• TEXTO SELECIONADO:
────────────────────

O israelense Nir Eyal ganhou fama nos últimos anos no Vale do Silício por um motivo bem particular: lançado em 2014, seu livro Hooked: How to Build Habit-Forming Products (Viciado: como criar produtos formadores de hábitos, em tradução livre) virou um guia prático para criar aplicativos de celular cativantes, capazes de “sutilmente motivar o comportamento do cliente” e “trazer continuamente o usuário de volta”. Agora, ele tem um antídoto para seu próprio método: o novo livro, Indistractable: How to Control Your Attention and Choose Your Life (Indistraível: como controlar sua atenção e escolher sua vida, em tradução literal).
O primeiro livro era um guia para viciar – Dave McClure, fundador da incubadora 500 Startups, considerou a obra um “manual essencial para qualquer startup que busca entender a psicologia do usuário”. Isso foi em 2014, quando um app tipo caça-níquel era algo bom e empolgante e não algo digno de preocupação. O novo trabalho é um método para reverter o vício.

────────────────────

• LINHAS FORNECIDAS:

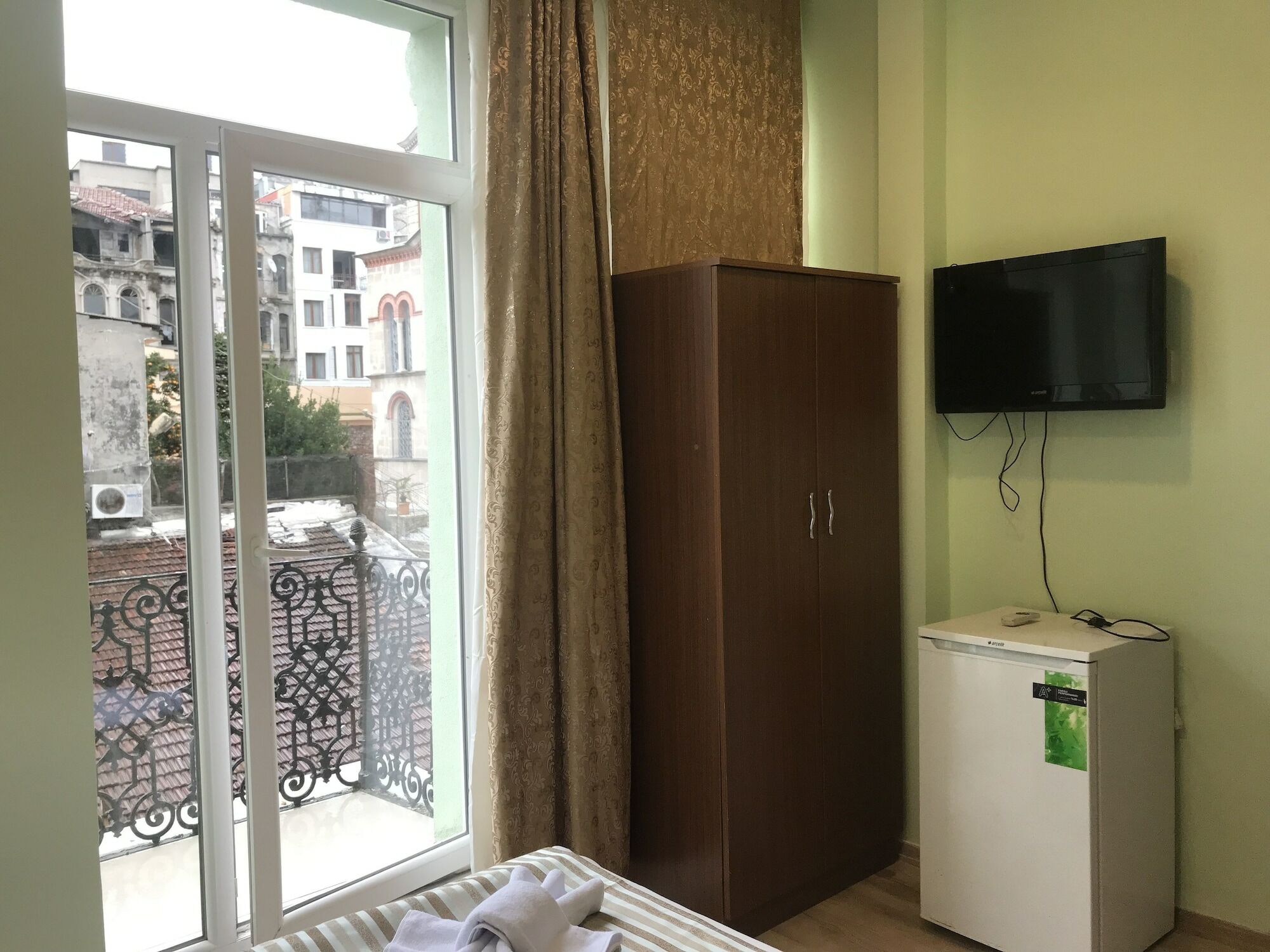 Otel Historial İstanbul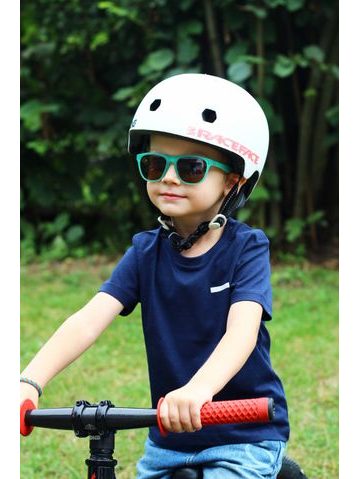 Dětské tričko Kolo je láska - Baby Pink Love - modrá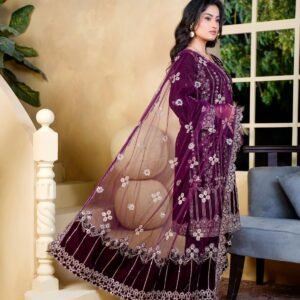 Benuka luxury ethnic wear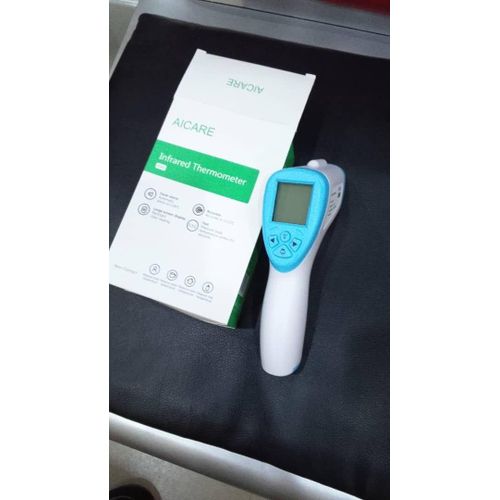 Infrared Thermometer
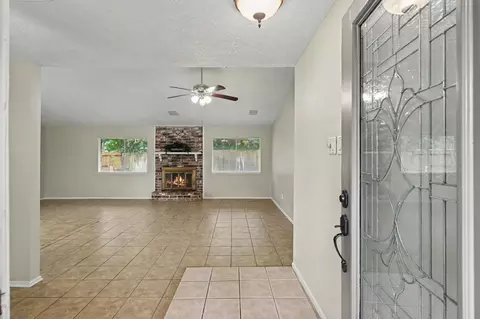 Entry Way - 23327 Naples Dr, Spring, TX 77373 photo 1 of 3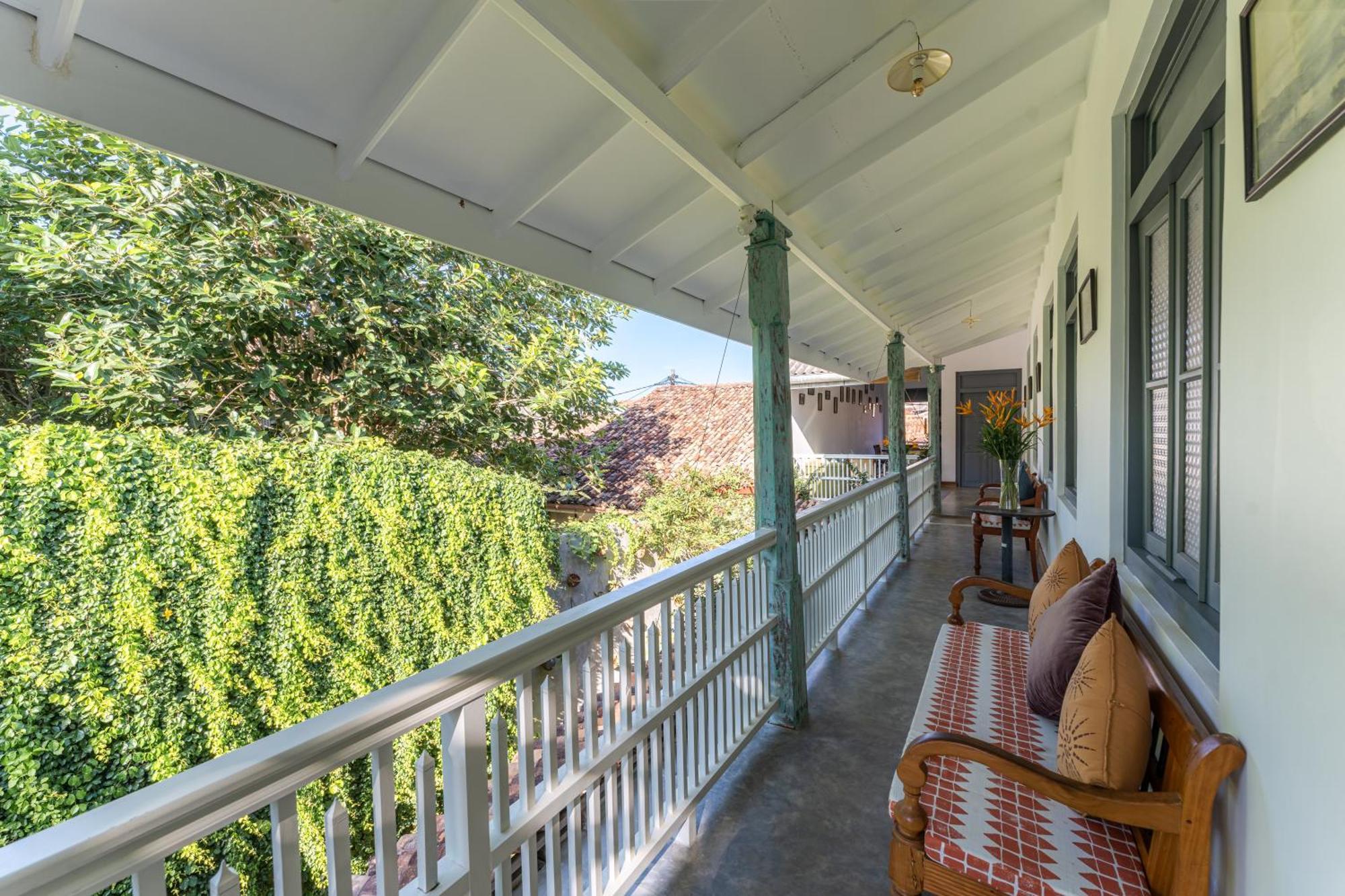 Parawa House Galle Kültér fotó
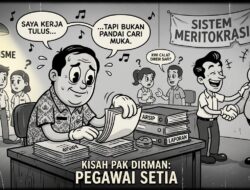 Pak Dirman Dua Dekade Mengabdi, Jabatan Tak Pernah Singgah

────────────────────

• TAREFA: Extraia do texto selecionado o trecho que começa em "O israelense Nir" e vai até "em tradução literal).", incluindo esse final. As linhas não entram nesta atividade.

• RESPOSTA:
O israelense Nir Eyal ganhou fama nos últimos anos no Vale do Silício por um motivo bem particular: lançado em 2014, seu livro Hooked: How to Build Habit-Forming Products (Viciado: como criar produtos formadores de hábitos, em tradução livre) virou um guia prático para criar aplicativos de celular cativantes, capazes de “sutilmente motivar o comportamento do cliente” e “trazer continuamente o usuário de volta”. Agora, ele tem um antídoto para seu próprio método: o novo livro, Indistractable: How to Control Your Attention and Choose Your Life (Indistraível: como controlar sua atenção e escolher sua vida, em tradução literal).